**Given problem**
Write out every one of the records below word for word, leaving out the pictures.

[A run of records]
* Start *
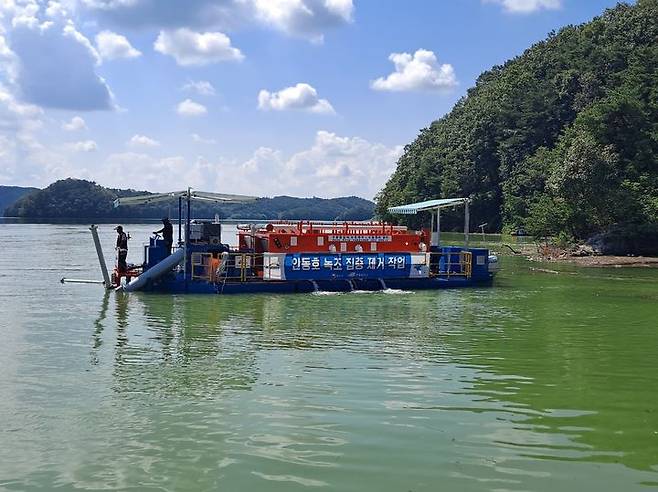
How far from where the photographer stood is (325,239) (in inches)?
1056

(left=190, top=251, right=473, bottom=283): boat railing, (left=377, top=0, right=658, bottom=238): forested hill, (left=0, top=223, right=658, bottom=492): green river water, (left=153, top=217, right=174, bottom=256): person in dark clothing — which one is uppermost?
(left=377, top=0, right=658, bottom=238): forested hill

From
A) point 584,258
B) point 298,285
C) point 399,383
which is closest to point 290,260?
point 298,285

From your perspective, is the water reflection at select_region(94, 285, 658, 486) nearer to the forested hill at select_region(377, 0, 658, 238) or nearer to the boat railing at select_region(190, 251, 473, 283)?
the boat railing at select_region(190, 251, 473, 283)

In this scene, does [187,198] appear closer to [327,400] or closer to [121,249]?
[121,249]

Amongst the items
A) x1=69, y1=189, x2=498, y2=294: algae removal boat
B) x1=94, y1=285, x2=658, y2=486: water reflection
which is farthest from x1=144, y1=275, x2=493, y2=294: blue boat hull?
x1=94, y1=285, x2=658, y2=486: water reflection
* End *
**Response**
How far from where the photographer stood is (325,239) (in inches)?
1056

(left=190, top=251, right=473, bottom=283): boat railing, (left=377, top=0, right=658, bottom=238): forested hill, (left=0, top=223, right=658, bottom=492): green river water, (left=153, top=217, right=174, bottom=256): person in dark clothing — which one is uppermost?
(left=377, top=0, right=658, bottom=238): forested hill

From
A) point 584,258
B) point 298,285
C) point 399,383
which is closest to point 290,260?
point 298,285

From your perspective, is the water reflection at select_region(94, 285, 658, 486) nearer to the forested hill at select_region(377, 0, 658, 238) or nearer to the boat railing at select_region(190, 251, 473, 283)?
the boat railing at select_region(190, 251, 473, 283)

In this scene, does [187,198] appear closer to [327,400] or closer to [121,249]?
[121,249]

Amongst the items
A) x1=69, y1=189, x2=498, y2=294: algae removal boat
B) x1=94, y1=285, x2=658, y2=486: water reflection
which is farthest from x1=144, y1=275, x2=493, y2=294: blue boat hull?
x1=94, y1=285, x2=658, y2=486: water reflection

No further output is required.